August 2020
Zelda B. Harris
Title/s: Associate Dean of Academic Affairs, Loyola University Chicago School of Law/ Director, Dan K. Webb Center for Advocacy
Email: zharris@luc.edu
About
Department/School/Division: Loyola University Chicago School of Law
Campus: Water Tower
Years at Loyola: 8 years (since Fall 2012)
What is your favorite thing about working at Loyola? The collective commitment of students, faculty, staff and administration to ensure that Loyola fully realizes its mission to expand knowledge in the service of humanity through learning, justice and faith. There is a strong sense of advocacy at Loyola which is vitally important to keeping all of us on task of our shared commitments to social and racial justice.
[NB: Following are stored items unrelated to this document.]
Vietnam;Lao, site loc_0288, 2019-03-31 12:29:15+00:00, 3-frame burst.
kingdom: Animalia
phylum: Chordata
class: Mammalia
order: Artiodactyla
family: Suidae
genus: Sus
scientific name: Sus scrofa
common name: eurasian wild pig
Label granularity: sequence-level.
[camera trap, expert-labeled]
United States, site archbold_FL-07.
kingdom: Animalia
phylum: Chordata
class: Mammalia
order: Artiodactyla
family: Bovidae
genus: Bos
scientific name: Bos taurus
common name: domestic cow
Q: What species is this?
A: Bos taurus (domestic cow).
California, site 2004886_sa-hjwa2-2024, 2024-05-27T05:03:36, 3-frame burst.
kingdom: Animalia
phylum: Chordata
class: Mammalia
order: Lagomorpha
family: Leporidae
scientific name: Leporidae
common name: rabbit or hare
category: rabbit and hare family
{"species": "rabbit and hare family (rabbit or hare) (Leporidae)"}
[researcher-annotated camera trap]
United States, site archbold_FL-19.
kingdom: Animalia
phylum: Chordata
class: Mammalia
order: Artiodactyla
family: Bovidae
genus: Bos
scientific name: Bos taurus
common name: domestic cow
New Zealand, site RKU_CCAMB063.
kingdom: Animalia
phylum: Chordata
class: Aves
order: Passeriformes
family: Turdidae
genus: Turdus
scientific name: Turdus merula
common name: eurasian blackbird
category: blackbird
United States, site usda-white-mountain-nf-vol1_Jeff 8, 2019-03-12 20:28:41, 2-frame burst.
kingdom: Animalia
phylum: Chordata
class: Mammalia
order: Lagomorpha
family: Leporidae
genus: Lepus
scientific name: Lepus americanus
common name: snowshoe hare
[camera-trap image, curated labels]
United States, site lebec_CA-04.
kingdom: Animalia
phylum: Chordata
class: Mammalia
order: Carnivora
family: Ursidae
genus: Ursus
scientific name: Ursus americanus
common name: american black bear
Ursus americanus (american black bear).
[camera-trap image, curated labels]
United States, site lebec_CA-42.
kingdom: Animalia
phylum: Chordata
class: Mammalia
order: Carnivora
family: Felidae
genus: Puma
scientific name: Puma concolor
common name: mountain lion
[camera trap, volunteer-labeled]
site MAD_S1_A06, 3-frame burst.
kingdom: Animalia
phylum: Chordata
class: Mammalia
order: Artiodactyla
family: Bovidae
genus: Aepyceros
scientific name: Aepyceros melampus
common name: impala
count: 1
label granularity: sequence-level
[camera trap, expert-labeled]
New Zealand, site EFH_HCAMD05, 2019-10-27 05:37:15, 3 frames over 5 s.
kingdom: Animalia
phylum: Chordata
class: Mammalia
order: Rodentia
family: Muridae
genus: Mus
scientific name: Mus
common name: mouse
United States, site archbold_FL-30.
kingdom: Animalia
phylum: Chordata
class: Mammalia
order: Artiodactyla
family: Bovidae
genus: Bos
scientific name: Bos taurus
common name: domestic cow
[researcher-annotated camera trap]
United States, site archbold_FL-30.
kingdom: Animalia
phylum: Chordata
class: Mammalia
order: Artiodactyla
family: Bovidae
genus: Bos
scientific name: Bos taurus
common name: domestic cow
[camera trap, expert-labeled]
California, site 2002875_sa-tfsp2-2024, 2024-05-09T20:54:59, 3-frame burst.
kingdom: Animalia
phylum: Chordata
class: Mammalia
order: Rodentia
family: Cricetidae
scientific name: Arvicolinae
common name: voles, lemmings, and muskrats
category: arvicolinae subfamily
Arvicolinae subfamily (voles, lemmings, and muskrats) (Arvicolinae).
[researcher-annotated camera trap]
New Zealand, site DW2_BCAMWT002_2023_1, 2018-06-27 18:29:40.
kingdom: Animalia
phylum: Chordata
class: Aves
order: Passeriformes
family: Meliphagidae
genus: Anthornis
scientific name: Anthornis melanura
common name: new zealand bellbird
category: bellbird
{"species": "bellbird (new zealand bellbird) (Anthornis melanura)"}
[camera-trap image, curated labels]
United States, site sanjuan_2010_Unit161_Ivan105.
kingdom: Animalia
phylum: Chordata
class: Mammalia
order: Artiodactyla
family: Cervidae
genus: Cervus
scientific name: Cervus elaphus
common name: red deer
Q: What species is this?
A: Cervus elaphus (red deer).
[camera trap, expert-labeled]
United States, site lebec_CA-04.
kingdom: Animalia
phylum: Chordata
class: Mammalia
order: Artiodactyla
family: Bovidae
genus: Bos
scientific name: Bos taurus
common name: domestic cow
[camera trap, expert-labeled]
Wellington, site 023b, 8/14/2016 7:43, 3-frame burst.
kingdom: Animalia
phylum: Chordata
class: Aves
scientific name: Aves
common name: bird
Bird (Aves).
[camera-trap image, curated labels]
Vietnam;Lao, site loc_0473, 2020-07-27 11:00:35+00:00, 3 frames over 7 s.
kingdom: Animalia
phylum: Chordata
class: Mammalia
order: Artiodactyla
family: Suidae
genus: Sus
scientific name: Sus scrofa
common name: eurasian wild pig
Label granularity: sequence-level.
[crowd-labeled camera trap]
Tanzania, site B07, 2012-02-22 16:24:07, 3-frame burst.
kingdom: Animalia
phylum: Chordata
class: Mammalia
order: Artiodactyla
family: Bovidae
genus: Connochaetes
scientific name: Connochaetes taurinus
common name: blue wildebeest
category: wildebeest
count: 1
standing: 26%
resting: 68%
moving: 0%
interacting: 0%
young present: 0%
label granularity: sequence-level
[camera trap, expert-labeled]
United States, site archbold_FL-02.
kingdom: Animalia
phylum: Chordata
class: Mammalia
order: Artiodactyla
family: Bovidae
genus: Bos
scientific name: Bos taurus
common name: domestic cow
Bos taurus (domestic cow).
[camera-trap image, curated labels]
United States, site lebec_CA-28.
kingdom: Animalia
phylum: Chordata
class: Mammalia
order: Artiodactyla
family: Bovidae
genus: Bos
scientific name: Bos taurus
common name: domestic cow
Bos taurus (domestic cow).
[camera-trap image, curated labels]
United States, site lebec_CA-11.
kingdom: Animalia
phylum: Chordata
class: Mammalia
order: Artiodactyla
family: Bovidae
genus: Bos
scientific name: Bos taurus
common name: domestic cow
What is your most memorable achievement as a Loyola employee? In 2018, as a result of student advocacy, I worked in collaboration with faculty, students, alumni and administration to create the Professional Identity Formation course. The Professional Identity Formation course seeks to advance the mission of the law school by fulfilling two of the main educational goals at Loyola Law: advancing the Jesuit tradition of social justice and ethics and law; and to prepare students to be accomplished and ethical leaders in the legal profession and the larger community. The required first year law course seeks to assist students in the recognition and elimination of personal bias and building awareness of how diversity and inclusion of others whose world-view is different from one’s own is critical to professional development and success in the practice of law.
What does Loyola's mission mean to you? We recently approved an update to our mission at the School of Law to more accurately reflect our efforts to address he current and enduring challenges of systemic racism in our country. Specifically, we agreed to educate students to be responsible and compassionate lawyers, judges, and law-related leaders in an increasingly diverse and interdependent world; to prepare graduates who will be ethical advocates for justice and equity, who will lead efforts to dismantle the legal, economic, political, and social structures that generate and sustain racism and all forms of oppression, and who will advance a rule of law that promotes social justice; and to contribute to a deeper understanding of law, legal institutions, and systems of oppression through a commitment to transformation, intersectionality, and anti-subordination in our teaching, research, scholarship, and public service.
What motivates you to succeed each and every day? The dedication and commitment of my colleagues to ensure the success of our students as future leaders and change agents in furtherance or our mission. We are facing challenges at every level of society that is reflected at the micro level within the school. I am motivated to do more every day to help our community at the law school live true to its mission.
Tell us how you show your Rambler pride. When the athletic season can resume safely, I look forward to returning to Gentile Arena to cheer on the Rambler’s Men’s Basketball team with my husband and two sons.
Tell us something most people at Loyola would be surprised to know about you. I grew up on the east coast just outside of Boston and enjoy the beauty of the change of season in that part of the country in particular. Little known fact, I was a founding member of the Women’s Crew team at Syracuse University in the 80’s.